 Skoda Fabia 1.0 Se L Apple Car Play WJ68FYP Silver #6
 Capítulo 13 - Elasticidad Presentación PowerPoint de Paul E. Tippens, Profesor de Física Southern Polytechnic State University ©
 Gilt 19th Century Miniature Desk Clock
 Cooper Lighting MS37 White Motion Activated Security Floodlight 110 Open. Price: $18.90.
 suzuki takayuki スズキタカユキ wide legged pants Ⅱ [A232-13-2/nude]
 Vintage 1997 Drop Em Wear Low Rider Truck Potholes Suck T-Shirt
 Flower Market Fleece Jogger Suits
::::
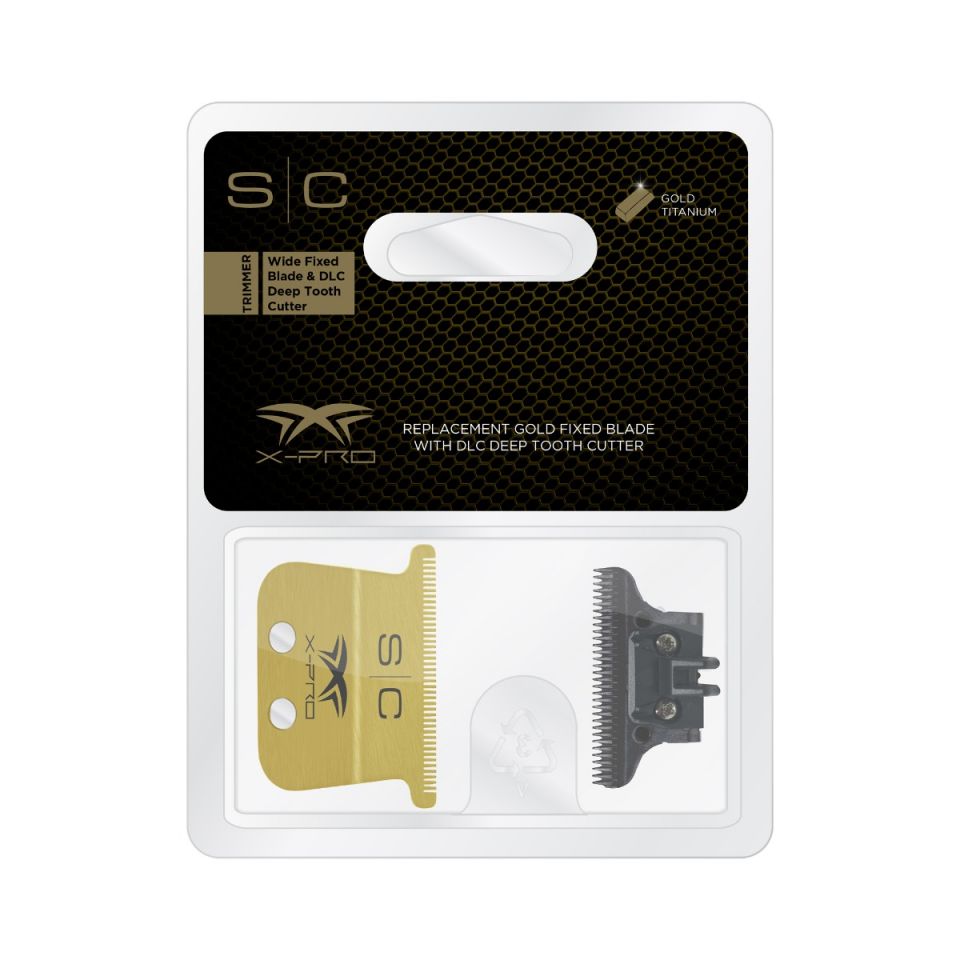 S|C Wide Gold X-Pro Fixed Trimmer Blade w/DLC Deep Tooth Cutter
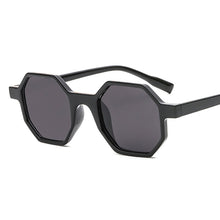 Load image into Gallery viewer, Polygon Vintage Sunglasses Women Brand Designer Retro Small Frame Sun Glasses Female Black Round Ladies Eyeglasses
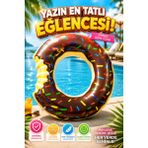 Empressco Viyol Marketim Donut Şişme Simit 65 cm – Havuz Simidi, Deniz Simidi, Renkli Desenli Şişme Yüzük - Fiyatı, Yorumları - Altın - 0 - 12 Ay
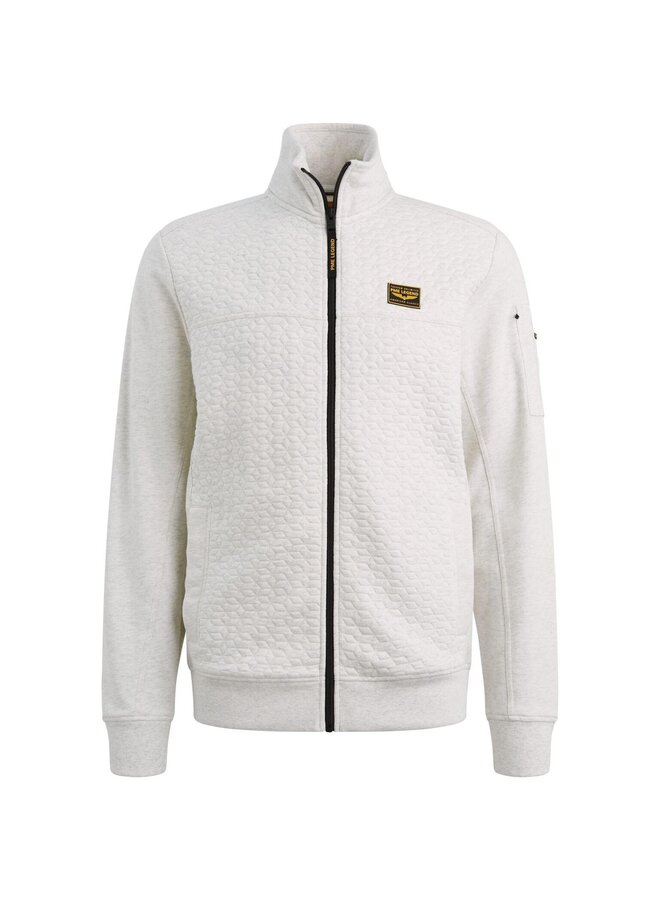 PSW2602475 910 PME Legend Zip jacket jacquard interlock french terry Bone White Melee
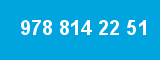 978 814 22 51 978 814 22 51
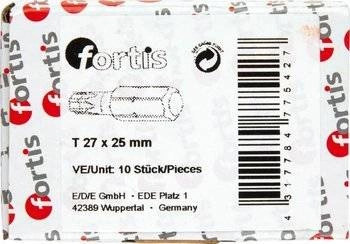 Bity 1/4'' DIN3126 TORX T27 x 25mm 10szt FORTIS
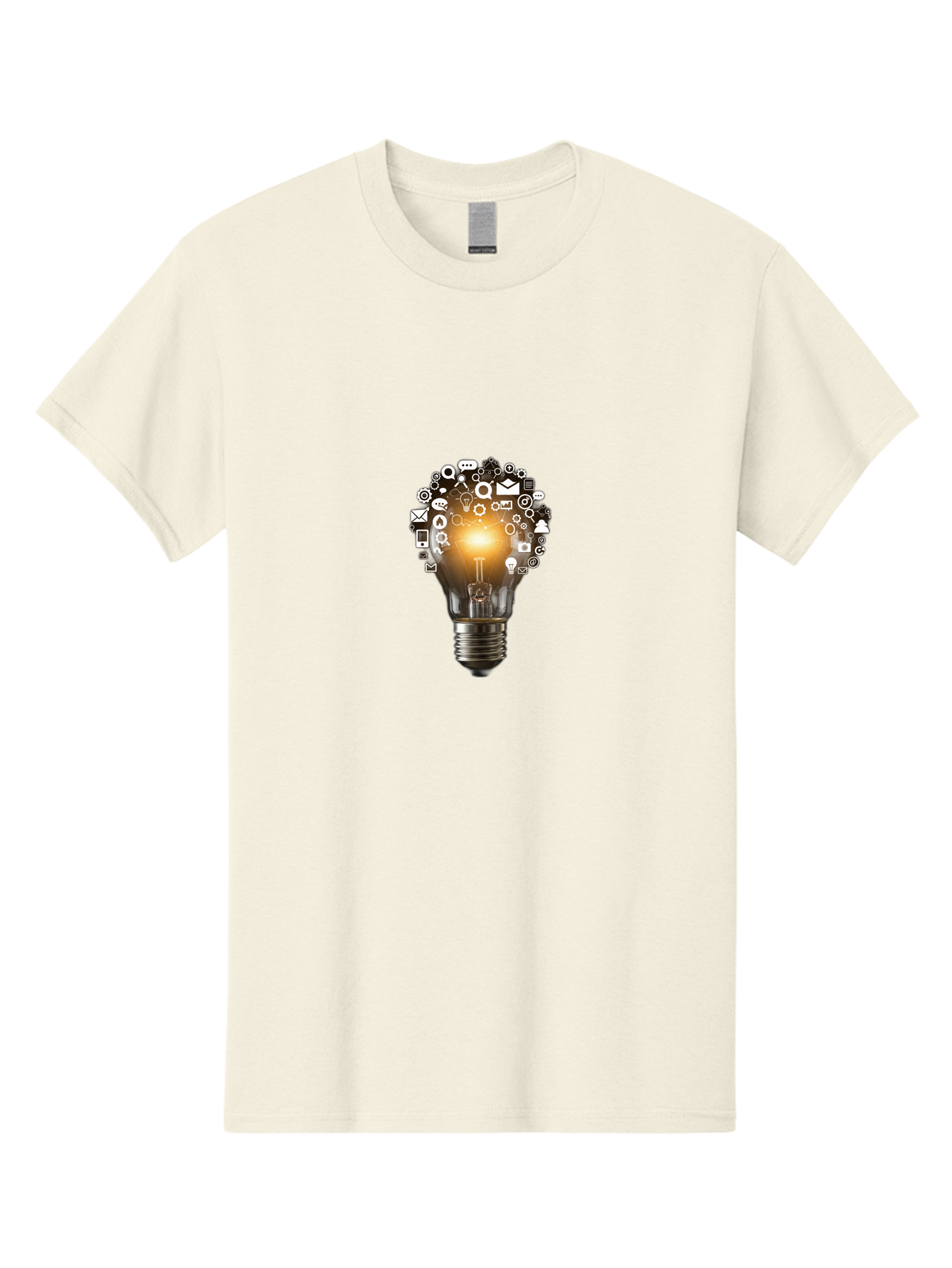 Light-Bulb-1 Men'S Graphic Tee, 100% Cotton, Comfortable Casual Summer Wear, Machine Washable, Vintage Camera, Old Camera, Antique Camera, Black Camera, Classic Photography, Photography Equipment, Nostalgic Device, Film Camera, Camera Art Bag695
::::
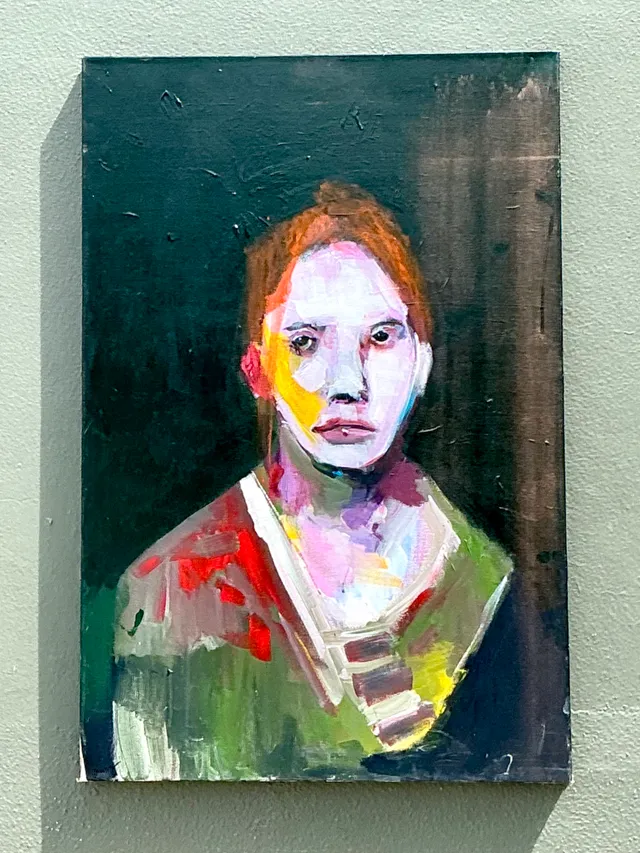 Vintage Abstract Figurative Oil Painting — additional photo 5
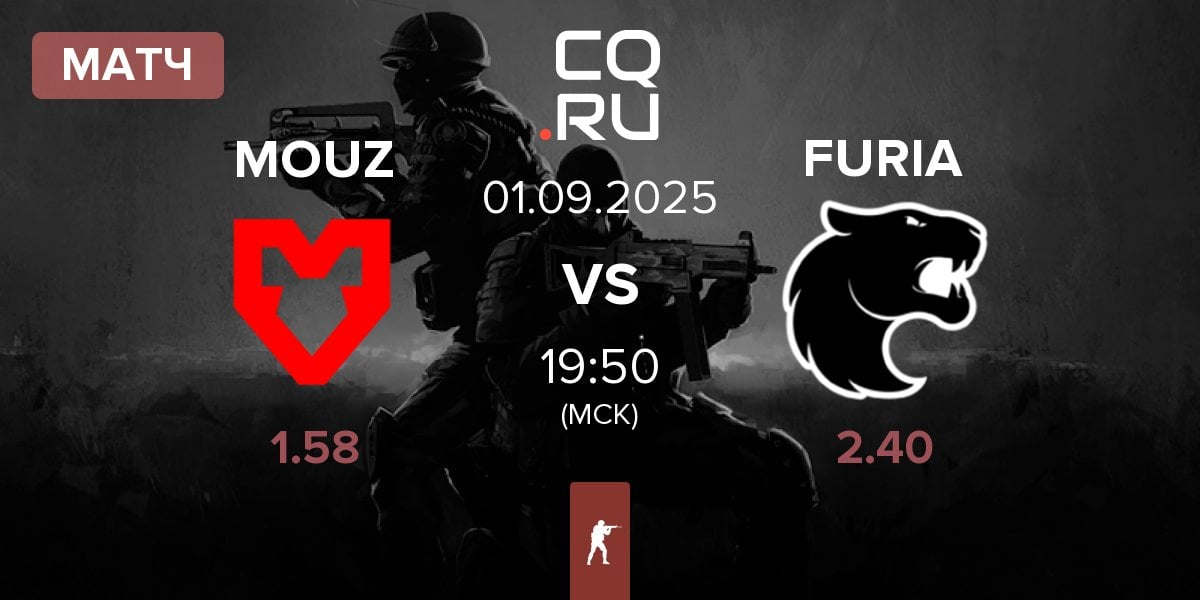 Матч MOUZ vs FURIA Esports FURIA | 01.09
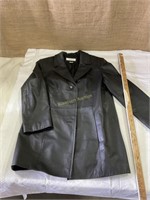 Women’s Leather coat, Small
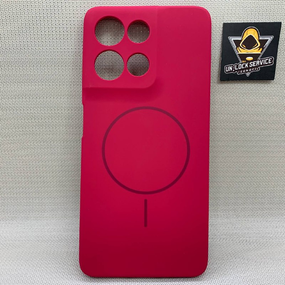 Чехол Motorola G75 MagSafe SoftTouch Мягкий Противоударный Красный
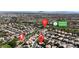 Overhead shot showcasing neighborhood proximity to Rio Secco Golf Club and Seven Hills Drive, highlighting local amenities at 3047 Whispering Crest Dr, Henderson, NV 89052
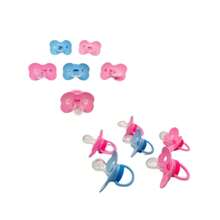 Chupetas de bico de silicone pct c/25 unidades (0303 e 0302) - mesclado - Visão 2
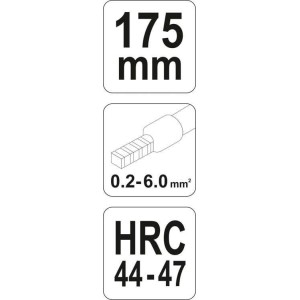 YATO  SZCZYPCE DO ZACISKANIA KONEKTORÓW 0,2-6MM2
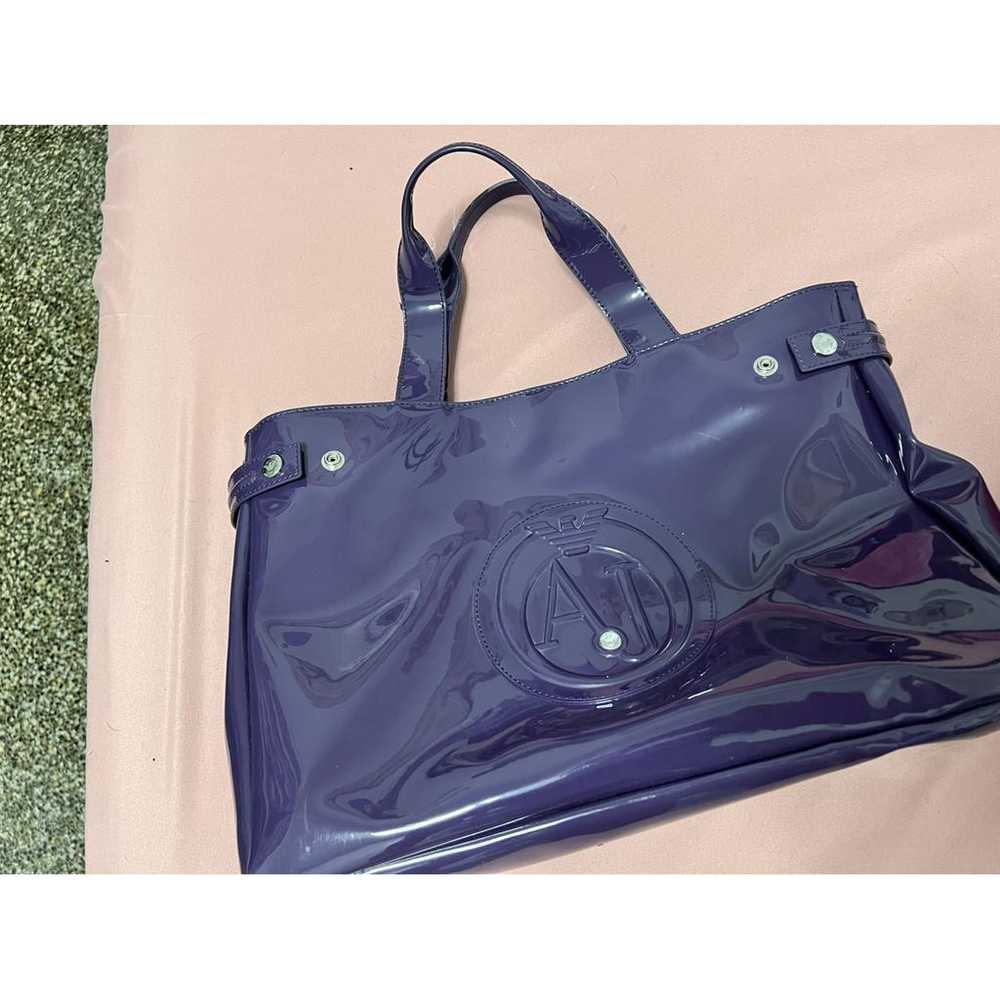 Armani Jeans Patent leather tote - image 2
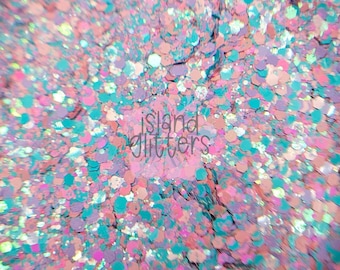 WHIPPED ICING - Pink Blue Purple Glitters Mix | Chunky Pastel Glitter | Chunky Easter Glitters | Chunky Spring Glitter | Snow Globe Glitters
::::
▸ **Directions for this task**: Print the listing from the line containing "Vintage Abstract Figurative" through the line containing "Чехол Motorola G75", with both of those lines included. Leave the picture markers out of your answer.

▸ **Response to the exercise**:
 Vintage Abstract Figurative Oil Painting — additional photo 5
 Матч MOUZ vs FURIA Esports FURIA | 01.09
 Women’s Leather coat, Small
 Чехол Motorola G75 MagSafe SoftTouch Мягкий Противоударный Красный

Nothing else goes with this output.